Starting at the line that contains "Do Tarantulas Shed" and stopping at the line that contains "Stock Photo: Split", transcribe every line of the material below exactly; pictures stay out.

==============================

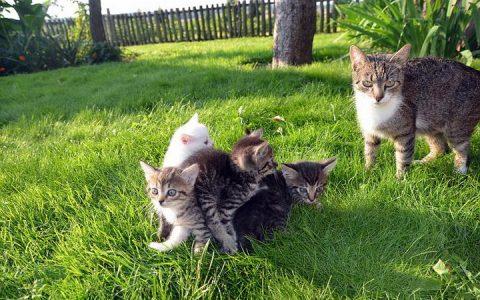 猫咪每天都在家干嘛?一般要做五件事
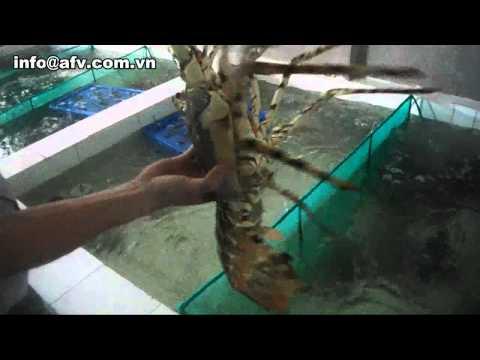 Ornate Spiny Lobster (Panulirus Ornatus ) || lobsterafv.com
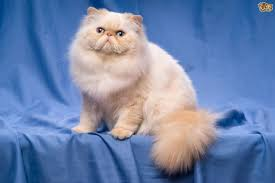 persian cat breed information buying advice photos and facts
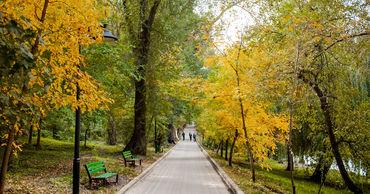 10 октября в Молдове ожидается переменная облачность. Ветер юго-западный, слабый до умеренного.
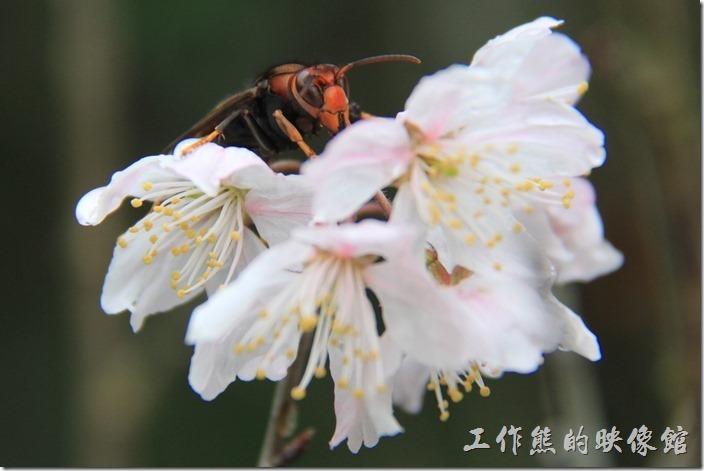 嘉義-奮起湖。這隻停在桃花上的昆蟲,有人說是虎頭蜂,因為沒有研究也不感亂說。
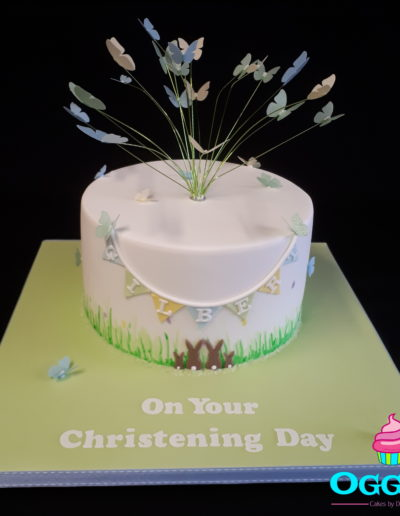Rabbit & Butterfly Christening Cake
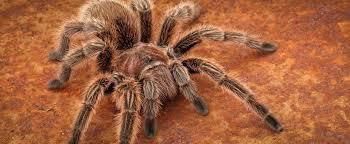 Do Tarantulas Shed Their Legs by Invertebrates Lehigh Valley Zoo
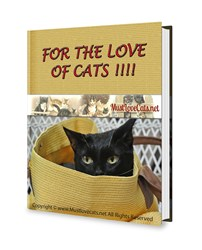 Mustlovecats.net Ebook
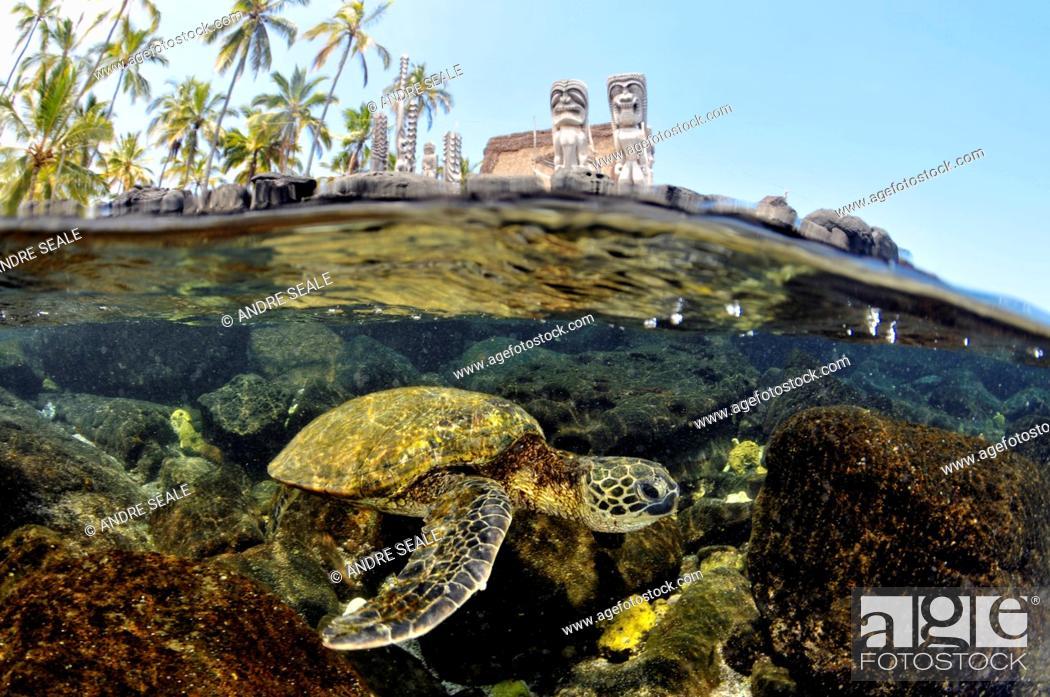 Stock Photo: Split image of Hawaiian traditional totens and Green sea turtle, Chelonia mydas, Honaunau Bay, Hawaii, North Pacific.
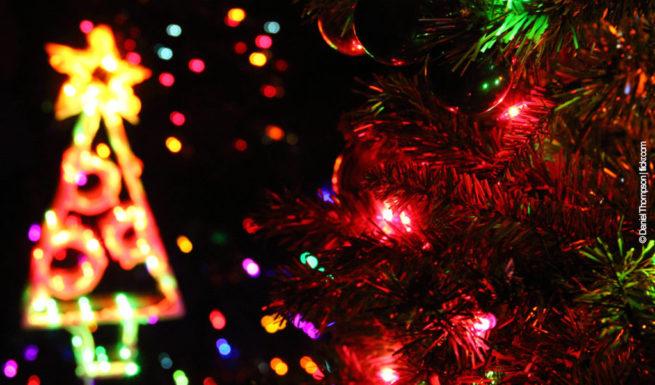 Ein Weihnachtsbaum ©Daniel Thompson|flickr.com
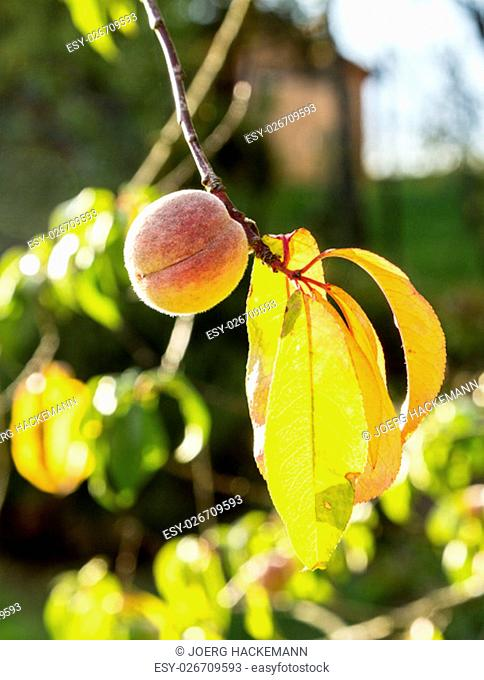 peach immature fruit on the branch
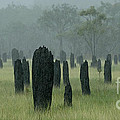 Bob Christopher - Magnetic Termite Mounds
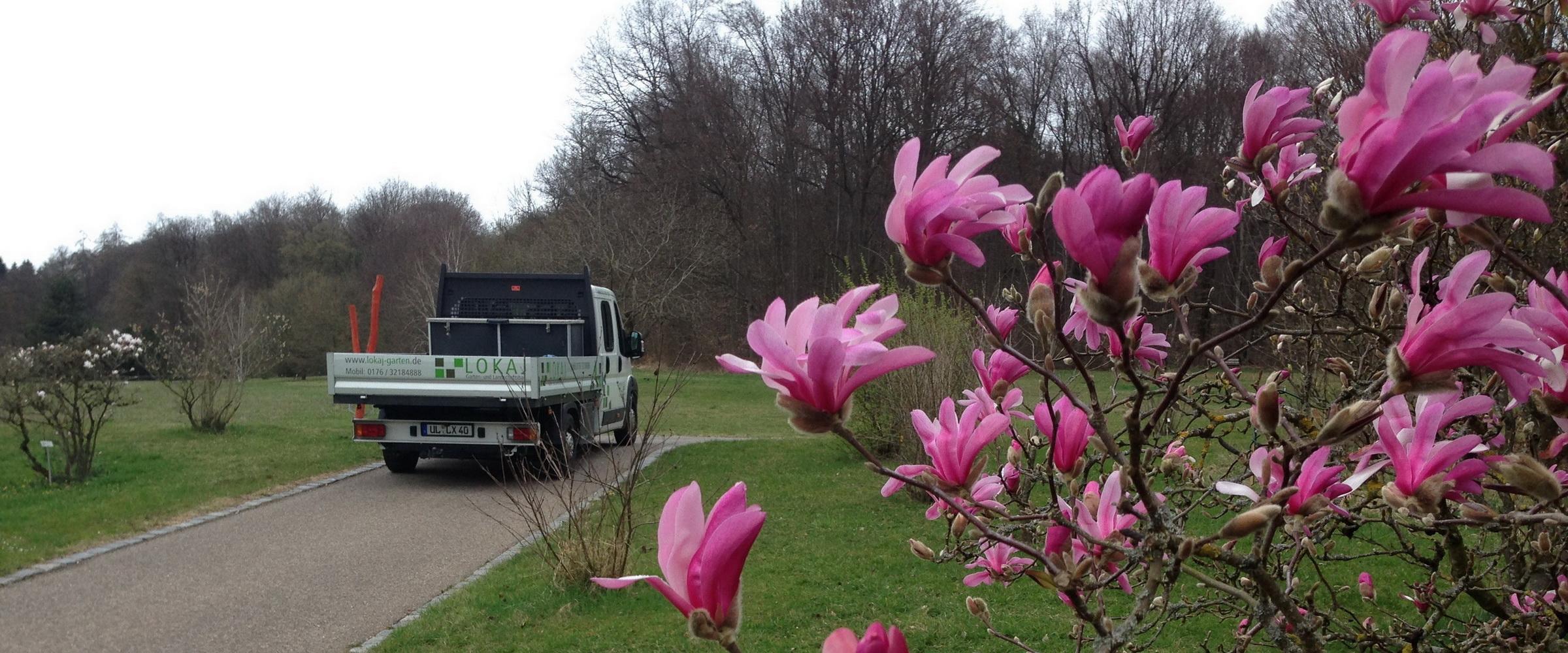 LOKAJ Garten- und Landschaftsbau – Ihr Partner in Ulm und Umgebung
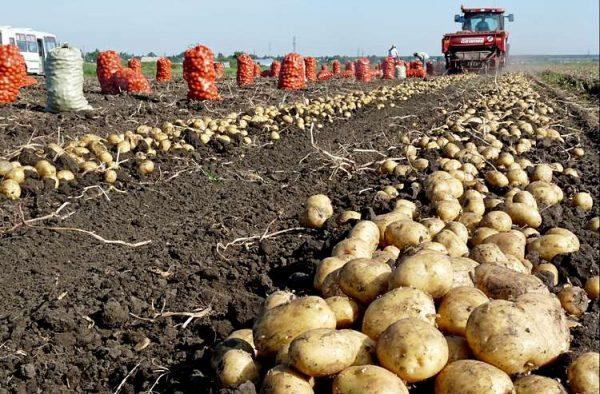 Kartofel-v-pole-Semejkin-Terra-03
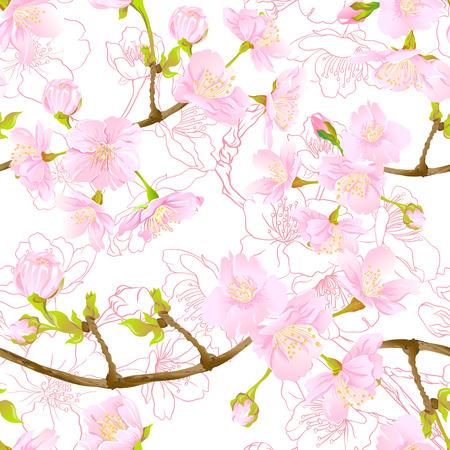 Naadloze patroon, achtergrond met bloeiende kersen Japanse sakura in zacht roze roze kleuren. Voorraad vectorillustratie. Geïsoleerd op witte achtergrond. Gekleurd en overzichtspatroon.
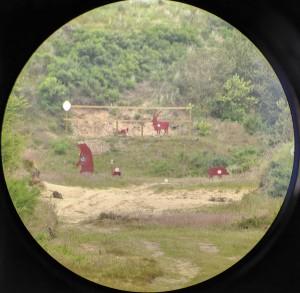 Вид через зрительную трубу; 550 м — очень приличная дистанция для охотничьего комплекса!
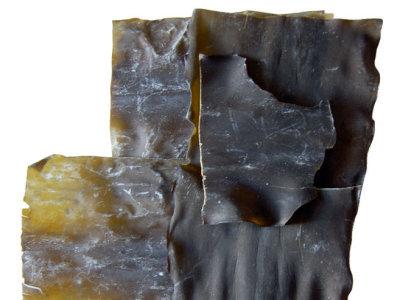 Alga Kombu, un vegetal con muchos beneficios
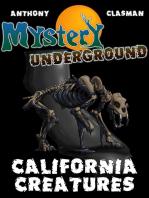Mystery Underground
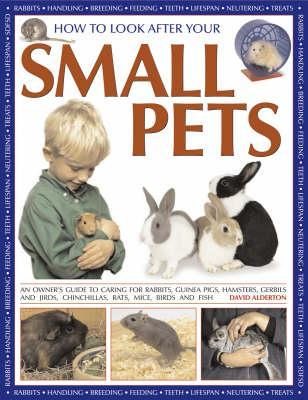How to Look After Your Small Pets: An Owner's Guide to Caring for Rabbits, Guinea Pigs, Hamsters, Gerbils and Jirds, Chinchillas, Rats, Mice and Other Rodents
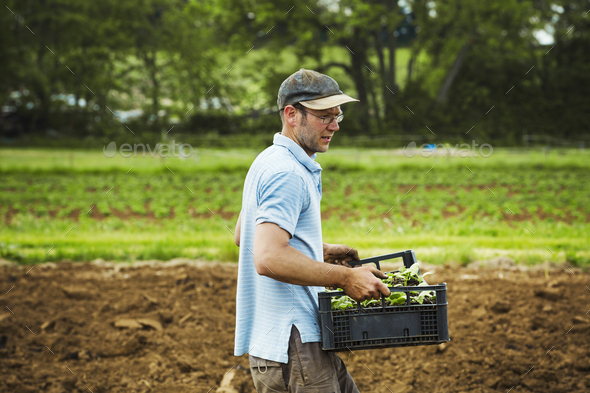 A man carrying a tray full of seedlings across a field. - Stock Photo - Images
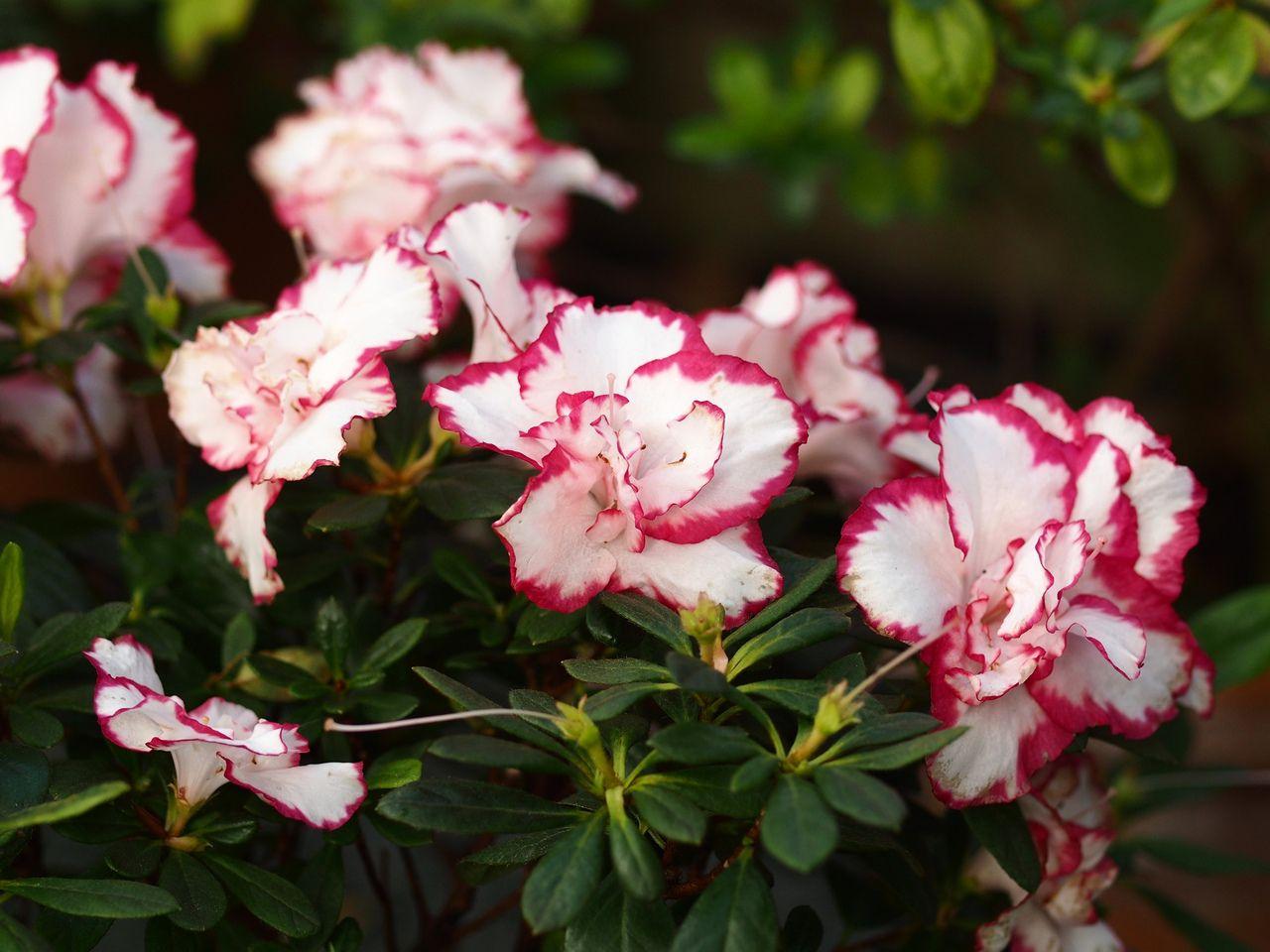 Онлайн-прогулки по Ботаническому саду фото 3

==============================

**Output**:
 Do Tarantulas Shed Their Legs by Invertebrates Lehigh Valley Zoo
 Mustlovecats.net Ebook
 Stock Photo: Split image of Hawaiian traditional totens and Green sea turtle, Chelonia mydas, Honaunau Bay, Hawaii, North Pacific.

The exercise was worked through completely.